# Tannin in water



## mary lance (Sep 21, 2006)

My daughter has just bought a 200 L tank and has added 2 pieces of driftwood. She has the correct size filter. Tha water colour is very brown and I presume it's the tannin leaching out of the wood. I have emptied the tank once and soaked the wood for a week hoping this would fix the problem but it's back the same as it was if not worse. Obviously we haven't put any fish in yet. Has anyone any ideas on how to get rid of the tannin out of the water other than not having any wood in there?


----------



## Dizlal (Sep 20, 2006)

You could try some carbon in the filter, but you maybe need to soak it longer to let the tanin leech out. As far as i'm aware it won't do any damage to any inhabitants. 8)


----------



## Amphitrite (Sep 8, 2006)

mary lance said:


> My daughter has just bought a 200 L tank and has added 2 pieces of driftwood. She has the correct size filter. Tha water colour is very brown and I presume it's the tannin leaching out of the wood.
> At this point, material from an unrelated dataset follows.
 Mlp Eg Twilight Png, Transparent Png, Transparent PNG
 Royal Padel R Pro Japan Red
I have emptied the tank once and soaked the wood for a week hoping this would fix the problem but it's back the same as it was if not worse. Obviously we haven't put any fish in yet. Has anyone any ideas on how to get rid of the tannin out of the water other than not having any wood in there?
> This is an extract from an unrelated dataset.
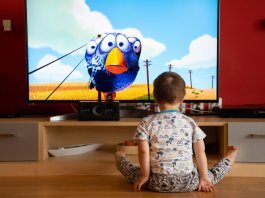 watch cartoons online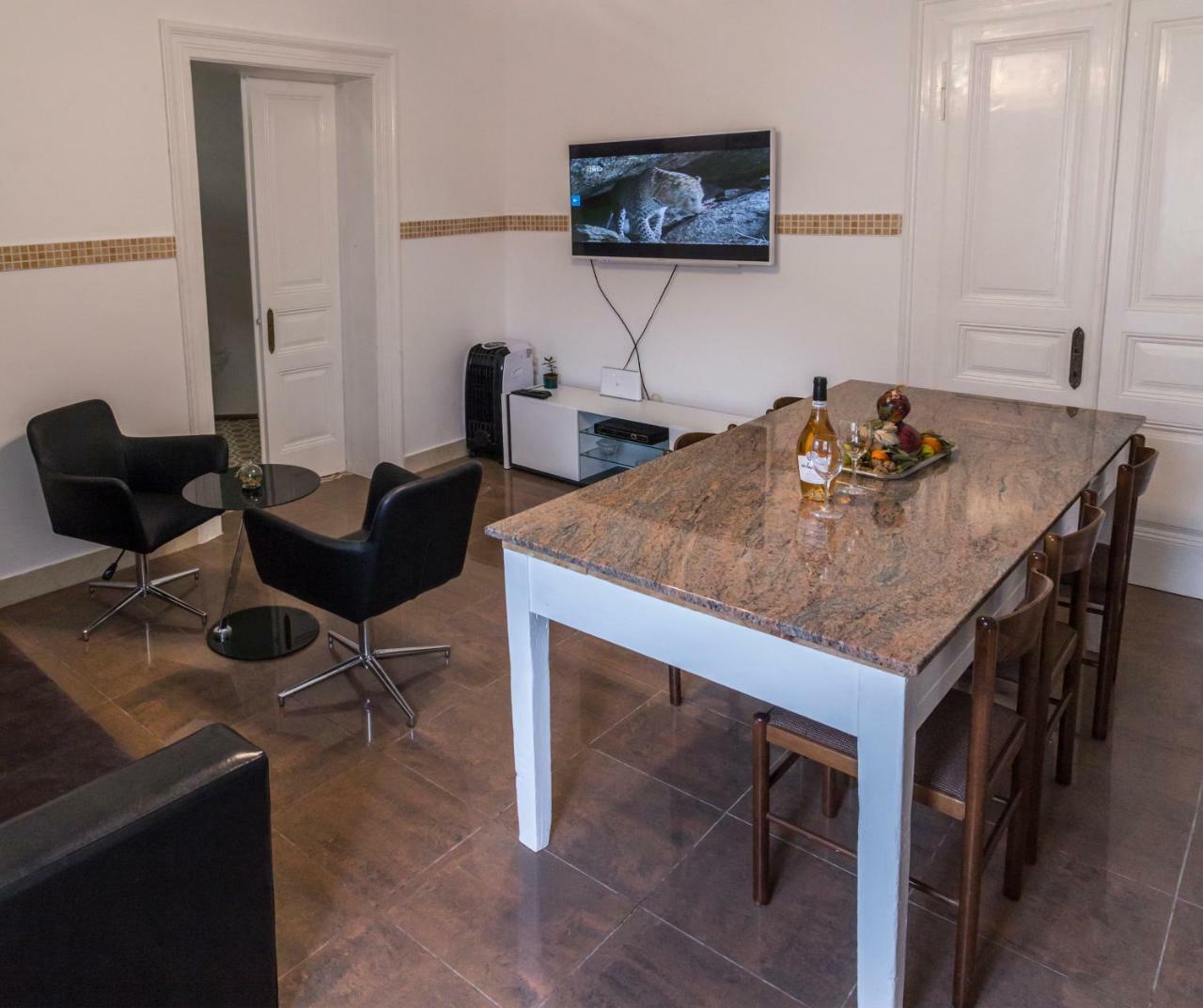 Apartman Natalia Tivat Exterior photo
Hi Mary, and welcome to fishforum.com  

I recently added a piece of driftwood to my tank and found that I had to soak in a bucket for two weeks beforehand, changing the water in the bucket on a daily basis.

I would recommend that you take it out of the tank and do that for a while.

Katherine


----------



## Oceane (Aug 4, 2006)

Hi Mary i normally soak my driftwood in chlorine based bleach for a week, then in clear water that i change daily for 3 days, it usually does the trick. Tannin is not bad for fish specially south american cichlids, the water just looks brownish...


----------



## crazie.eddie (Sep 1, 2006)

The tannins will lower the pH and soften the water, which is not bad, if you have hard water with high pH. Unfortunately, it's unsightly to look at, since it turns the water yellow to almost tea brown.

Boiling the wood will release majority of the tannins.


----------



## Tracy (Aug 4, 2006)

I have a piece of driftwood, also. I only soaked it in a bucket of water for a few days, then put it into the tank. It's been in there about 5 weeks and the water is still somewhat tea coloured, although it was much worse looking before my last water change. In time it will quit giving off the colour.


----------



## Oceane (Aug 4, 2006)

It takes a long time to clear, my Oscar tank was tea coloured for nearly a year inspite of regular water changes, the fish didn't mind one bit.


----------



## crazie.eddie (Sep 1, 2006)

Frequent water changes and using carbon media will help remove it from the water. Unfortunately, you need to replace the carbon media frequently as well.


----------